* [Spatial questions linked to images]:
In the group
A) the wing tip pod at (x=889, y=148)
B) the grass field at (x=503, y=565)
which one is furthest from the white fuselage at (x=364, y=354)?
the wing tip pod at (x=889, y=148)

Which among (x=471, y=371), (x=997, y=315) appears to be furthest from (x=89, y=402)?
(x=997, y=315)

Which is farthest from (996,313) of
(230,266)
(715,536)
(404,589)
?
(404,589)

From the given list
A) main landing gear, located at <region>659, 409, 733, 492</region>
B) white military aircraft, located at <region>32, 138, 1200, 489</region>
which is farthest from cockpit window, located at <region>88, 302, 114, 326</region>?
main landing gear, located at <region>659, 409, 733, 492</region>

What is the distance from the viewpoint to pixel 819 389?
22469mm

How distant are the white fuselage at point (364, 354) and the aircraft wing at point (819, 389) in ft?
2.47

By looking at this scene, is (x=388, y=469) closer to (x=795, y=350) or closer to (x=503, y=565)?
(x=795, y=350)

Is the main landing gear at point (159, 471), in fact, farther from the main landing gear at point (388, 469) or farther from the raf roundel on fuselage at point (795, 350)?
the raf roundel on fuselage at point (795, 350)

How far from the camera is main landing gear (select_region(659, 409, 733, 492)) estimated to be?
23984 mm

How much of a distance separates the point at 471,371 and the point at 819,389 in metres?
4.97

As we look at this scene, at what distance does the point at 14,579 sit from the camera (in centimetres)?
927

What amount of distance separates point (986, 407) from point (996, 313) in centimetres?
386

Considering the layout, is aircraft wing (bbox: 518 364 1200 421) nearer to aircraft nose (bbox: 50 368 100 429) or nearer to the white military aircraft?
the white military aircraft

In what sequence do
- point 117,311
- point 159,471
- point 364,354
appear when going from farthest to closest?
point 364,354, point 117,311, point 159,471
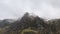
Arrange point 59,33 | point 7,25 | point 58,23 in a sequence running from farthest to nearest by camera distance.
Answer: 1. point 7,25
2. point 58,23
3. point 59,33

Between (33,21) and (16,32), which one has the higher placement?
(33,21)

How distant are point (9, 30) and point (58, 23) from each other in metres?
10.0

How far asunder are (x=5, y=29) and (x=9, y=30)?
49.4 inches

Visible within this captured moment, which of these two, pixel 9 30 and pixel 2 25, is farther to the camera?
pixel 2 25

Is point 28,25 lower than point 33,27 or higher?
higher

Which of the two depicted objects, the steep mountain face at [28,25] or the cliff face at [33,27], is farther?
the steep mountain face at [28,25]

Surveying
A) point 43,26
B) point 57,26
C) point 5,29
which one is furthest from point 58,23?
point 5,29

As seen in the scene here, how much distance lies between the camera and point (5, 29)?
3444 cm

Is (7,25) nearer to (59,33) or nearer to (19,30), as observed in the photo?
(19,30)

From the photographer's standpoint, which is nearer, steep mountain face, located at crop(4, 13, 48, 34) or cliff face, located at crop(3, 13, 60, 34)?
cliff face, located at crop(3, 13, 60, 34)

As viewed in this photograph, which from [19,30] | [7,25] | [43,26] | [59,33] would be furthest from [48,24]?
[7,25]

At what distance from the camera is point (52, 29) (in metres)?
32.9

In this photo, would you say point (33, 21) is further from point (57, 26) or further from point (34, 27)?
point (57, 26)

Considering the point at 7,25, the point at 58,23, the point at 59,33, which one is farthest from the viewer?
the point at 7,25
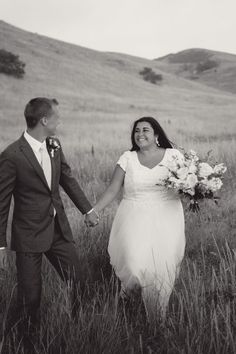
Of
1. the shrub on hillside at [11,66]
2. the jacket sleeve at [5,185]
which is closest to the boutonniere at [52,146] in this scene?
the jacket sleeve at [5,185]

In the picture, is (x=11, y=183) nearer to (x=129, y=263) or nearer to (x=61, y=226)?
(x=61, y=226)

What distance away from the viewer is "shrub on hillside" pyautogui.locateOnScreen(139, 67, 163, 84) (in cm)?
6041

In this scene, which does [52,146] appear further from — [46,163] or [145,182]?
[145,182]

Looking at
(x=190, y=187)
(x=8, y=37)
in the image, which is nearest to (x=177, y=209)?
(x=190, y=187)

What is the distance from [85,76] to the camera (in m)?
50.7

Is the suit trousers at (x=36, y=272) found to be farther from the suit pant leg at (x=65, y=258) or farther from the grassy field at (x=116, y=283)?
the grassy field at (x=116, y=283)

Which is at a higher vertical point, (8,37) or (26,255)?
(8,37)

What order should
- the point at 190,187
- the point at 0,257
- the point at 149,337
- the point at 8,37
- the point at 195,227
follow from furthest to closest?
the point at 8,37, the point at 195,227, the point at 190,187, the point at 0,257, the point at 149,337

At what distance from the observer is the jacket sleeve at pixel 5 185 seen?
3570mm

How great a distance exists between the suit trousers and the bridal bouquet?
3.67ft

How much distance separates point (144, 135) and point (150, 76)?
57.5m

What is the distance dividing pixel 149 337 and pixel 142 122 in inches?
92.6

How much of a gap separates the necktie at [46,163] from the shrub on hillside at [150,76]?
2249 inches

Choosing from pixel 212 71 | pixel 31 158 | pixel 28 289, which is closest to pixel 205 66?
pixel 212 71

* [Aim]:
Transcribe every item above word for word, leaving out the pictures.

* [Result of this exercise]:
In the group
A) the wing tip pod at (x=889, y=148)
B) the grass field at (x=503, y=565)
which one is furthest from the white fuselage at (x=364, y=354)?
the wing tip pod at (x=889, y=148)

Which among (x=471, y=371), (x=997, y=315) appears to be furthest from (x=89, y=402)?
(x=997, y=315)

Which is farthest from (996,313) of
(230,266)
(715,536)
(404,589)
?
(404,589)

From the given list
A) main landing gear, located at <region>659, 409, 733, 492</region>
B) white military aircraft, located at <region>32, 138, 1200, 489</region>
which is farthest from cockpit window, located at <region>88, 302, 114, 326</region>?
main landing gear, located at <region>659, 409, 733, 492</region>

What is the distance from the viewpoint to pixel 819 389?
22469mm

How distant are the white fuselage at point (364, 354) and the aircraft wing at point (819, 389) in ft?
2.47

By looking at this scene, is (x=388, y=469) closer to (x=795, y=350) or closer to (x=503, y=565)?
(x=795, y=350)

Is the main landing gear at point (159, 471), in fact, farther from the main landing gear at point (388, 469) or farther from the raf roundel on fuselage at point (795, 350)?
the raf roundel on fuselage at point (795, 350)

How far from the camera is main landing gear (select_region(659, 409, 733, 492)) estimated to be?
23984 mm

How much of a distance separates the point at 471,371 and the point at 819,389 in metres?
4.97

As we look at this scene, at what distance does the point at 14,579 sit from the camera (in centimetres)?
927

What amount of distance separates point (986, 407) from point (996, 313) in centimetres?
386

Considering the layout, is aircraft wing (bbox: 518 364 1200 421) nearer to aircraft nose (bbox: 50 368 100 429) or nearer to the white military aircraft?
the white military aircraft

In what sequence do
- point 117,311
- point 159,471
- point 364,354
appear when going from farthest to closest?
point 364,354, point 117,311, point 159,471
Arrange point 59,33 | point 7,25 | point 58,23 in a sequence running from farthest to nearest by camera distance.
Answer: 1. point 7,25
2. point 58,23
3. point 59,33

Between (33,21) and (16,32), which one has the higher placement?
(33,21)

How distant are point (9, 30) and point (58, 23) from each other in metres?
10.0

How far asunder are (x=5, y=29) and (x=9, y=30)?
49.4 inches

Visible within this captured moment, which of these two, pixel 9 30 and pixel 2 25, is farther to the camera?
pixel 2 25

Is point 28,25 lower than point 33,27 or higher?
higher

Which of the two depicted objects, the steep mountain face at [28,25] or the cliff face at [33,27], is farther?
the steep mountain face at [28,25]

Surveying
A) point 43,26
B) point 57,26
C) point 5,29
which one is furthest from point 58,23?
point 5,29

As seen in the scene here, how much distance lies between the camera and point (5, 29)?
3444 cm

Is (7,25) nearer to (59,33) or nearer to (19,30), as observed in the photo?
(19,30)

From the photographer's standpoint, which is nearer, steep mountain face, located at crop(4, 13, 48, 34) or cliff face, located at crop(3, 13, 60, 34)?
cliff face, located at crop(3, 13, 60, 34)

As viewed in this photograph, which from [19,30] | [7,25] | [43,26] | [59,33] would be furthest from [48,24]?
[7,25]

At what distance from the camera is point (52, 29) (in metres)?
32.9

In this photo, would you say point (33, 21) is further from point (57, 26) or further from point (34, 27)?
point (57, 26)

Considering the point at 7,25, the point at 58,23, the point at 59,33, which one is farthest from the viewer?
the point at 7,25
Of
1. the shrub on hillside at [11,66]
2. the jacket sleeve at [5,185]
which is closest to the boutonniere at [52,146] in this scene?
the jacket sleeve at [5,185]

In the picture, is (x=11, y=183) nearer to (x=129, y=263) or nearer to (x=61, y=226)?
(x=61, y=226)

What distance away from the viewer is "shrub on hillside" pyautogui.locateOnScreen(139, 67, 163, 84) (in cm)?
6041

In this scene, which does [52,146] appear further from — [46,163] or [145,182]?
[145,182]

Looking at
(x=190, y=187)
(x=8, y=37)
in the image, which is nearest to (x=177, y=209)?
(x=190, y=187)

What is the distance from [85,76] to the camera (in m)?
50.7

Is the suit trousers at (x=36, y=272) found to be farther from the suit pant leg at (x=65, y=258) or farther from the grassy field at (x=116, y=283)?
the grassy field at (x=116, y=283)

Which is at a higher vertical point, (8,37) or (26,255)?
(8,37)

What order should
- the point at 190,187
- the point at 0,257
- the point at 149,337
- the point at 8,37
- the point at 195,227
follow from furthest to closest?
the point at 8,37, the point at 195,227, the point at 190,187, the point at 0,257, the point at 149,337

At what distance from the observer is the jacket sleeve at pixel 5 185 seen?
3570mm

How great a distance exists between the suit trousers and the bridal bouquet?
3.67ft

How much distance separates point (144, 135) and point (150, 76)?
57.5m

What is the distance dividing pixel 149 337 and pixel 142 122 in inches?
92.6

How much of a gap separates the necktie at [46,163] from the shrub on hillside at [150,76]?
2249 inches

Choosing from pixel 212 71 | pixel 31 158 | pixel 28 289, which is closest to pixel 205 66?
pixel 212 71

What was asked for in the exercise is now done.